## WHAT TO DO
a: Rewrite the head lice article from "By Sharon Dowdy" through "he is nit-free.", putting "insect scientist" in place of "entomologist".
b: For each statement, say yes or no and quote the words of the head lice article that decide it: (i) Guillebeau says having head lice shows a lack of cleanliness. (ii) Matthew was sent home twice this year because of head lice. (iii) Nits are resistant to pesticides.

## DOCUMENT TEXT
Published on 06/17/10

Manual removal key to getting rid of head lice

By Sharon Dowdy

Head lice make children scratch their heads. Getting rid of them can make parents want to pull their hair out.

"Head lice are common among all classes of people,” said Paul Guillebeau, an entomologist with University of Georgia Cooperative Extension. "They know no socioeconomic or ethnic boundaries. And, having them doesn’t imply a lack of cleanliness.”

Martin Parker’s son Matthew was sent home twice this year because of head lice. Most schools, like Matthew’s DeKalb County, Ga., elementary school, have a “no nit policy.” This means a student cannot return to school until he is nit-free.


Nits are grayish-white to brown eggs the female head louse lays on hair shafts. To make matters worse, nits are resistant to pesticides and are difficult to remove without a nit-removing comb.

## ENTRIES PROVIDED
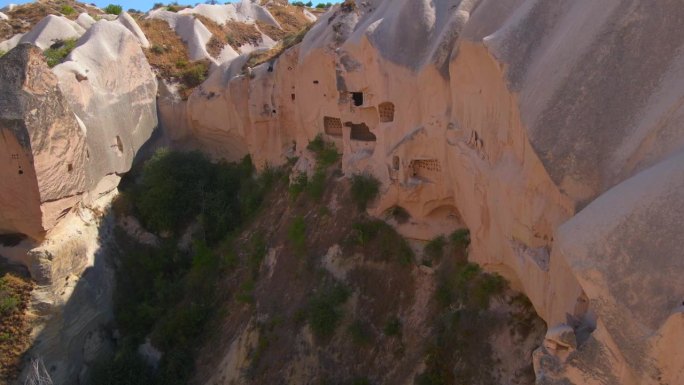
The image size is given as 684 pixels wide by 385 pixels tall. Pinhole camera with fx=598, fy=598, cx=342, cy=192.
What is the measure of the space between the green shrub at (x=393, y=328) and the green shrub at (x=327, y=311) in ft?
3.16

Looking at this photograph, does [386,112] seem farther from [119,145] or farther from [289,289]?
[119,145]

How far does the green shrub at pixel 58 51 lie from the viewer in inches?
645

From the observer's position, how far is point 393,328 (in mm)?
9445

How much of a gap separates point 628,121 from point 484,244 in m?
3.64

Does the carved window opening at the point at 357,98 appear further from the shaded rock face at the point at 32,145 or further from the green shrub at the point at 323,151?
the shaded rock face at the point at 32,145

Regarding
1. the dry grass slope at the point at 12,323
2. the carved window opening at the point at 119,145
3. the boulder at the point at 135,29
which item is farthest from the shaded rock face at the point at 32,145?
the boulder at the point at 135,29

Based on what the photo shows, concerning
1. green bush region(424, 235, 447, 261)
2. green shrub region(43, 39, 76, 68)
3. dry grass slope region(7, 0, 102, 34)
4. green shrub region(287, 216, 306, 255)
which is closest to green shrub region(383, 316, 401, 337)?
green bush region(424, 235, 447, 261)

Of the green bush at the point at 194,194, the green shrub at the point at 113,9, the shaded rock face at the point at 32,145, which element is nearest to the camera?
the shaded rock face at the point at 32,145

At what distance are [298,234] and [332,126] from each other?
2721 mm

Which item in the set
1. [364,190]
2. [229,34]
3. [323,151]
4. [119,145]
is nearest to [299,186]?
[323,151]

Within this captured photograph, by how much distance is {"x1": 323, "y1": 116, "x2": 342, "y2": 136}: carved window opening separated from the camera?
1308 centimetres

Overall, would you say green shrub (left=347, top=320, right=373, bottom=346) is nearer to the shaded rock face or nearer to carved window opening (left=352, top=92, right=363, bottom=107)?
carved window opening (left=352, top=92, right=363, bottom=107)

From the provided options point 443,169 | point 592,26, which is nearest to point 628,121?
point 592,26

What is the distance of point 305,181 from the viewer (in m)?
12.9
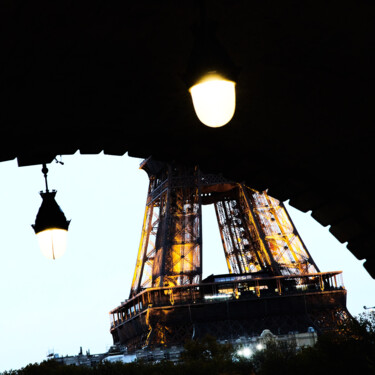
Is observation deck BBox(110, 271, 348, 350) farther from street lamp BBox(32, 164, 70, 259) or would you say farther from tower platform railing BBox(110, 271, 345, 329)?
street lamp BBox(32, 164, 70, 259)

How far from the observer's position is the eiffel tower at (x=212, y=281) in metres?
51.3

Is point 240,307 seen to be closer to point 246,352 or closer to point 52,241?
point 246,352

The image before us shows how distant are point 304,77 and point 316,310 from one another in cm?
4661

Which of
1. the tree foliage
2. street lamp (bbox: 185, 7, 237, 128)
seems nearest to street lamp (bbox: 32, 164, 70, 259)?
street lamp (bbox: 185, 7, 237, 128)

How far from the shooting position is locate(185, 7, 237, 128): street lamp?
137 inches

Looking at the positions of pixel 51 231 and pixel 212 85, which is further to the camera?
pixel 51 231

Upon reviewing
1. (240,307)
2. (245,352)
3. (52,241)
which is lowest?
(52,241)

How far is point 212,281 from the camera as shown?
177ft

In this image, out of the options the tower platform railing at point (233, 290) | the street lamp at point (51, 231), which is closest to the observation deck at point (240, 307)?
the tower platform railing at point (233, 290)

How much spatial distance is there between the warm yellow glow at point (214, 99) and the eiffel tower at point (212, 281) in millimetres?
45500

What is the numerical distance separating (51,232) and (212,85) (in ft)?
10.2

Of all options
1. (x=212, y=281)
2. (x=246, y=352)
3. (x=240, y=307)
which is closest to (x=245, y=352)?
(x=246, y=352)

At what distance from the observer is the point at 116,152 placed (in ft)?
23.6

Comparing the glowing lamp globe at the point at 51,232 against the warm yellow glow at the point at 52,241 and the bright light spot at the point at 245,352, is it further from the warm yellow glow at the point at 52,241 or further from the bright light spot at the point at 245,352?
the bright light spot at the point at 245,352
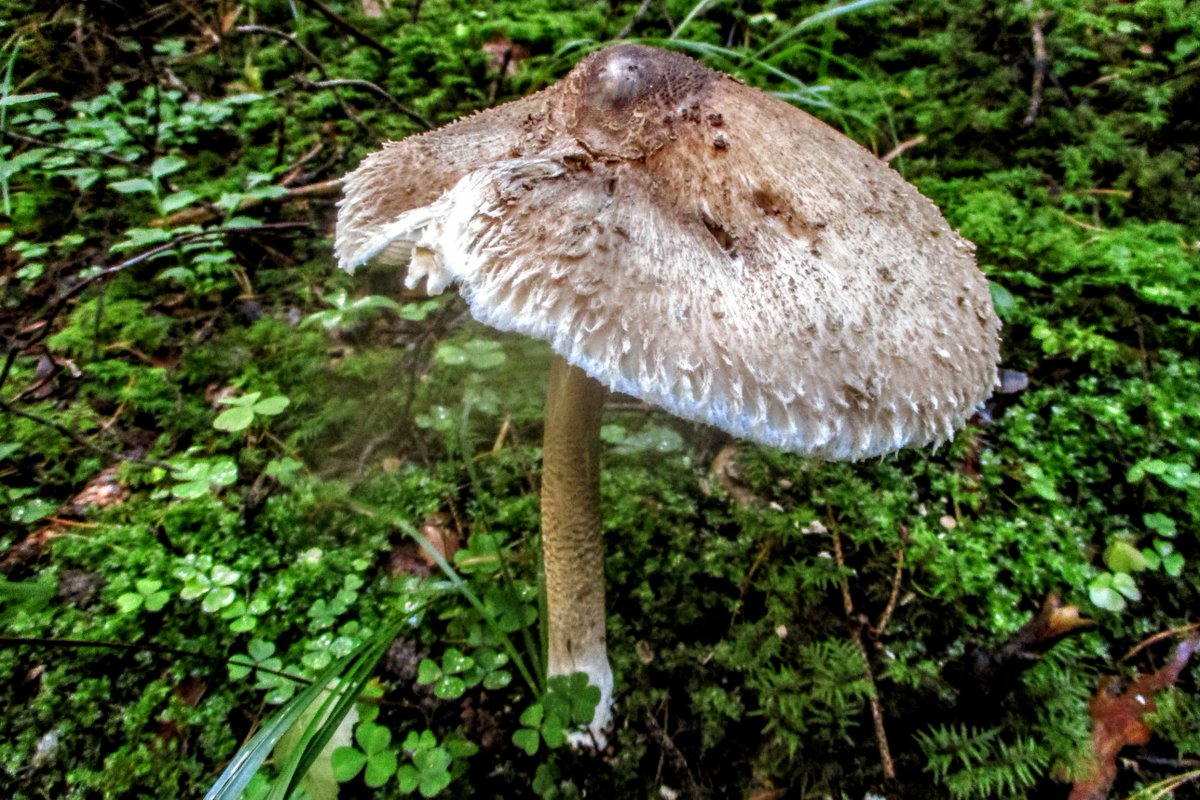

## LIST OF ANSWERS
a:
By Sharon Dowdy

Head lice make children scratch their heads. Getting rid of them can make parents want to pull their hair out.

"Head lice are common among all classes of people,” said Paul Guillebeau, an insect scientist with University of Georgia Cooperative Extension. "They know no socioeconomic or ethnic boundaries. And, having them doesn’t imply a lack of cleanliness.”

Martin Parker’s son Matthew was sent home twice this year because of head lice. Most schools, like Matthew’s DeKalb County, Ga., elementary school, have a “no nit policy.” This means a student cannot return to school until he is nit-free.

b:
(i) No: "having them doesn’t imply a lack of cleanliness."
(ii) Yes: "Martin Parker’s son Matthew was sent home twice this year because of head lice."
(iii) Yes: "nits are resistant to pesticides"